Considering why Luke adapts much of the text of Marks' episode remains a valid exegetical concern, and perhaps primarily a philological concern. Considering why Luke would cut and paste so meticulously as few ancient authors before Tatian had ever attempted or would ever imagine attempting, that's a valid concern for textual criticism and historical reasoning. But considering aspects of grammar or textual conflation to be more important or equally important to these narrative concerns in which the entire character of a basic story - not an elaborate emplotment or slanted narrativization, mind you, but three of the most basic elements of any story: setting, characters, and plot/conflict - that seems invalid in the extreme.

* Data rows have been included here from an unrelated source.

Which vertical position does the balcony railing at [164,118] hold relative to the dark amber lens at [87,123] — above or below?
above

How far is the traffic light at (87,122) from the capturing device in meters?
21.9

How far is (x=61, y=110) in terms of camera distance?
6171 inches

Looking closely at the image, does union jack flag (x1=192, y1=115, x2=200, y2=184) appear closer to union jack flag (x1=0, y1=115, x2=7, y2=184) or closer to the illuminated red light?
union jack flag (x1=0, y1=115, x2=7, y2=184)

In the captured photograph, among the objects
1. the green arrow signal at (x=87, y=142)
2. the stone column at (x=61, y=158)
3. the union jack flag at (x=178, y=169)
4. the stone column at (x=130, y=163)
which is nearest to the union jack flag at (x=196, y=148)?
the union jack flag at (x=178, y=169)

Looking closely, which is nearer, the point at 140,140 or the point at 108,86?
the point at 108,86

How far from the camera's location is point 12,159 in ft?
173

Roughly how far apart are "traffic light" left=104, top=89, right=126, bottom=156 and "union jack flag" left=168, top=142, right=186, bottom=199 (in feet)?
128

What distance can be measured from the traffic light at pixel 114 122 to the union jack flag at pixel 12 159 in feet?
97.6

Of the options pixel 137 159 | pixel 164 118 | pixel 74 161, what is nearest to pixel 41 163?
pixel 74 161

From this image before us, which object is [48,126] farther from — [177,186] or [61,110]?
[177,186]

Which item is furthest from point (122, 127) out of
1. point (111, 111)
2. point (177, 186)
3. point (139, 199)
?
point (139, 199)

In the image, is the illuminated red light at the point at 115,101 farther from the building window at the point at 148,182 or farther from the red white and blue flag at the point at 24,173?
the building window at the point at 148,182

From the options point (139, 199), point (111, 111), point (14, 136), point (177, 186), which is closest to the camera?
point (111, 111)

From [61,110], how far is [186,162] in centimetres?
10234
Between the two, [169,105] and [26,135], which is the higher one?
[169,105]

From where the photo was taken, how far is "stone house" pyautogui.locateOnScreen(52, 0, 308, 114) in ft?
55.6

Historical narrative does not always or automatically convey a fair, honest, or accurate representation of historical events. Discussing these things in narrative terms can sometimes be a step towards making historical judgments but such discussion of narrative as narrative also has great value in itself, as this post is attempting to illustrate.

If the Gospel writer is viewed primarily as a textual editor or as a theologically minded exegete, then the Gospel redaction process will be reconstructed with such concerns being supposedly primary in the mind of the Gospel writer himself. But if the Gospel writer is viewed primarily as a storyteller - as someone who employed textual conflation and theological nuance when it suited their ends, but someone whose main objective was to construct a plausible, inspiring, and realisitc account of things which he wanted people to believe Jesus had actually done - then narrative concerns may possibly and perhaps normally hold greater value for interpretation, as opposed to previous ways of examining these issues.

All in all, these points should leave critics and scholars without further justification for discussing the homecoming scenes of Luke and Matthew & Mark as if Luke's presentation is merely a doctored version of Mark's. Although much text was borrowed, the narrative structure and content is so drastically altered that the narrative questions must trump. At the very least, once these issues are recognized, no scholar who believes Luke has begun from Mark's text should ever speak in terms of Luke telling a different version of Mark's story. With character, plot/conflict and temporal setting being so completely different, the only remaining commonality, apart from a bit of narration and dialogue, is their physical location.

In other words, in proper narrative terms, these episodes do not present the same story at all.